Target Show Research
A curated list of specific shows to pitch, with research on each. The full package includes 15 to 25 shows organised into tiers. Four examples are shown below to demonstrate the research format. Each entry identifies the host, the audience, why it fits, and which episode angle to lead with.
Jake Humphrey and Damian Hughes. UK's leading performance podcast. Audience: executives, athletes, coaches, and founders interested in sustained high performance. Strong guest format with deep personal stories.
Recommended angle: Angle 3 (From Life Support to NBA All-Star Weekend)
Steven Bartlett. Long-form interview. Audience: entrepreneurs, founders, and professionals interested in mindset and personal stories. Values vulnerability and lived experience over theory.
Recommended angle: Angle 1 (Identity First) or Angle 4 (The Ego Trap)
Ryan Hawk. Leadership-focused.

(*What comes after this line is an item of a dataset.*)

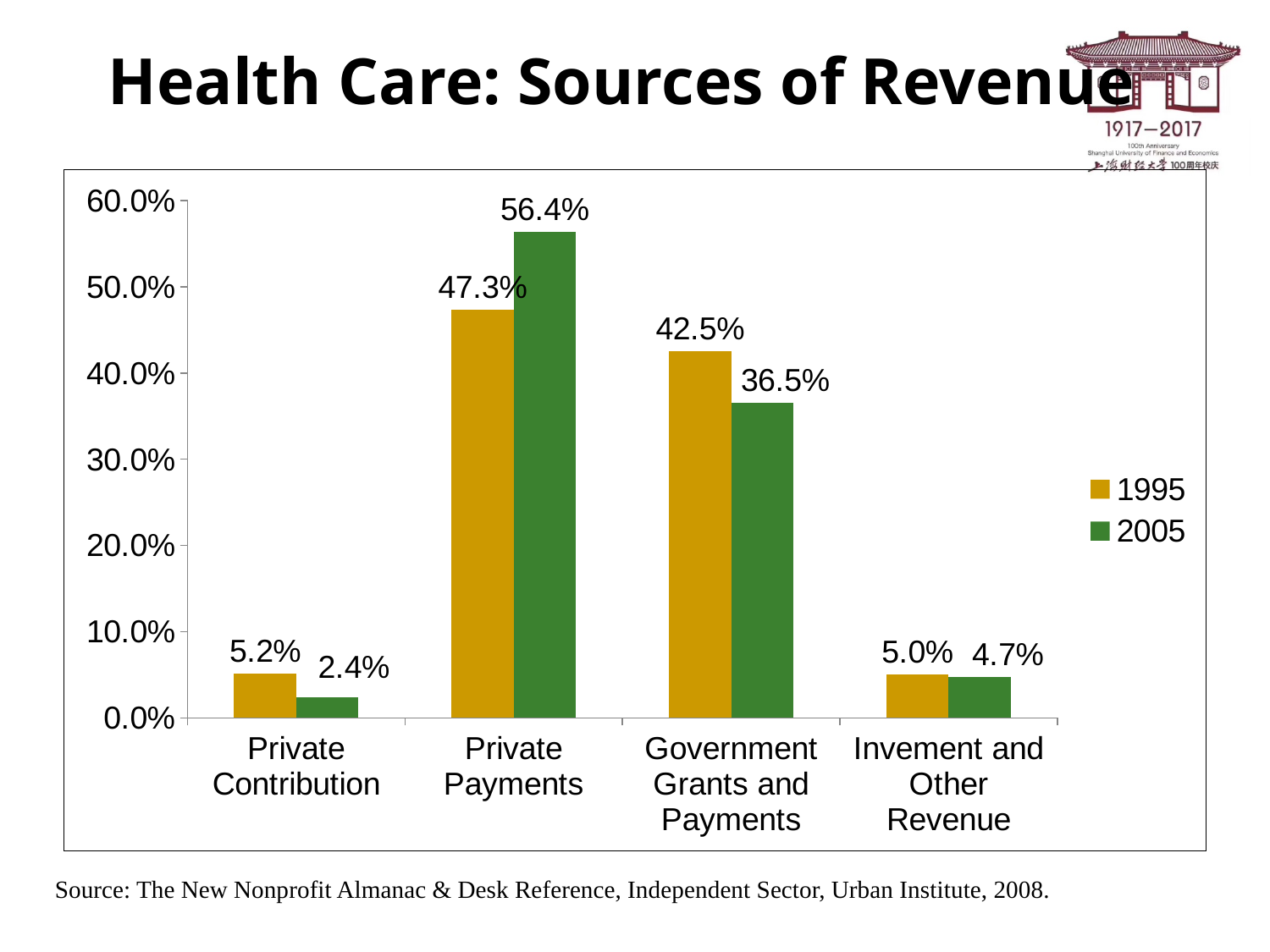
How many categories are shown on the x axis? 4 Which category has the lowest value in 1995? Invement and Other Revenue What is the value for Private Payments in 2005? 56.4% What is the difference between the 2005 and 1995 values for Private Payments? 9.1% What is the title of the slide? Health Care: Sources of Revenue What is the value for Private Contribution in 2005? 2.4% What is the value for Government Grants and Payments in 1995? 42.5% Is the 1995 value for Private Payments greater or less than 50.0%? less What kind of chart is shown on the slide? bar chart Which is larger for Government Grants and Payments, the 1995 value or the 2005 value? 1995 Which category has the highest value in 2005? Private Payments How many series does the legend list? 2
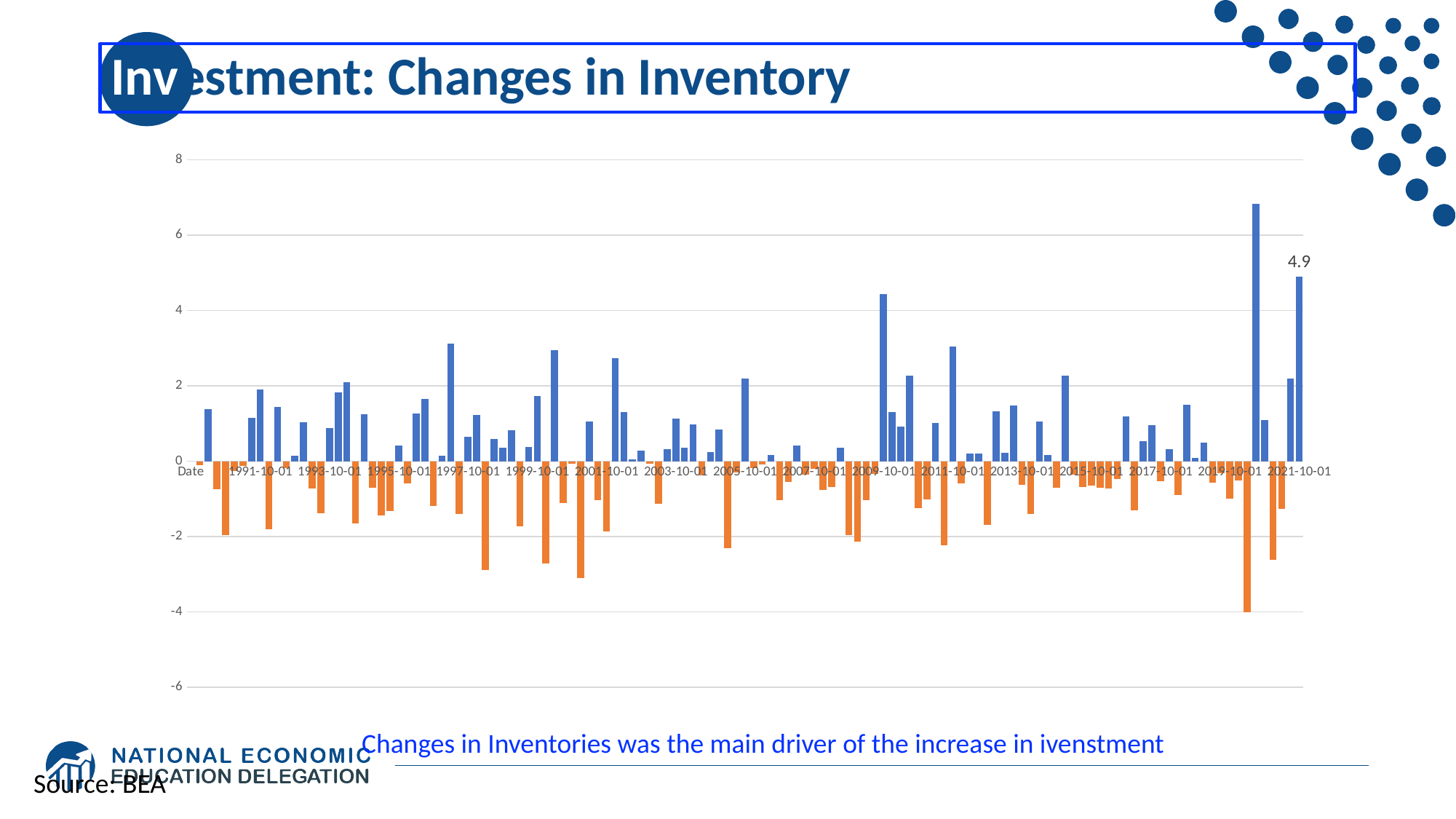
What is the source cited for the chart? BEA What is the highest value shown on the vertical axis? 8 What is the lowest value shown on the vertical axis? -6 How many dated labels are shown along the x axis (excluding the word 'Date')? 16 What kind of chart is shown on the slide? bar chart Is the lowest bar on the chart greater or less than -2? less Is the value for 2021-10-01 greater or less than 4? greater Is the highest bar on the chart greater or less than 6? greater What is the value of the bar labelled with a data label at 2021-10-01? 4.9 Which is larger, the value for 2021-10-01 or the value for 2017-10-01? 2021-10-01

Audience: mid-to-senior leaders, L&D professionals. Regularly features authors with practical frameworks. Values specificity and actionable tools.
Recommended angle: Angle 2 (The Dark Room)

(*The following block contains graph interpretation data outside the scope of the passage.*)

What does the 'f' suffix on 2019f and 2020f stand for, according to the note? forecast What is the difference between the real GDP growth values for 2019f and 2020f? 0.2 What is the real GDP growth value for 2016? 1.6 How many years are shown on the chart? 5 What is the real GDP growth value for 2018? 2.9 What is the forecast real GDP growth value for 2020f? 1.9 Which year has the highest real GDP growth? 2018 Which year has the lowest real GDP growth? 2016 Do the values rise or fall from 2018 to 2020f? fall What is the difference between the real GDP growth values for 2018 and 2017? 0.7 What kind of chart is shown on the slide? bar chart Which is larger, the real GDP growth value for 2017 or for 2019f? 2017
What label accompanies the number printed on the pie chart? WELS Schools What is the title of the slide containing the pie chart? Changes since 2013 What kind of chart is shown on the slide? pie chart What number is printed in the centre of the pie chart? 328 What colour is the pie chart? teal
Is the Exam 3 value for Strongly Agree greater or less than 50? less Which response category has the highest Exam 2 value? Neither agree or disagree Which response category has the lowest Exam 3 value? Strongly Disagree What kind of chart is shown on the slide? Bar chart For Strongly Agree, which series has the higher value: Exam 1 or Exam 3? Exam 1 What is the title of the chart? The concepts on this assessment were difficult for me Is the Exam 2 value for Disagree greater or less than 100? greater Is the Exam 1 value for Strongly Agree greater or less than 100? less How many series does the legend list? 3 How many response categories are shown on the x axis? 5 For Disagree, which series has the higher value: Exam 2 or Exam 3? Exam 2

Guy Raz. NPR. Audience: broad entrepreneurial audience. Features founders and creators with origin stories. Longer pitch cycle. Stronger with media track record from Tier 1 and 2 appearances.
Recommended angle: Angle 5 (Street Lessons)
Quality Standards
Every pitch package is tested against two checks before delivery.
The Inbox Test
A podcast host receives this pitch among thirty others this week. Does the subject line earn the open? Does the first sentence prove this is not a mass email? Does the pitch clearly explain what value the guest brings to their specific audience? Is the one-sheet attached and scannable in fifteen seconds?
The Booking Test
The host has decided to book the guest. Can they use the one-sheet and episode angles to plan the episode without any additional back-and-forth? Can they introduce the guest using the short bio? Can they prepare questions from the angles and talking points?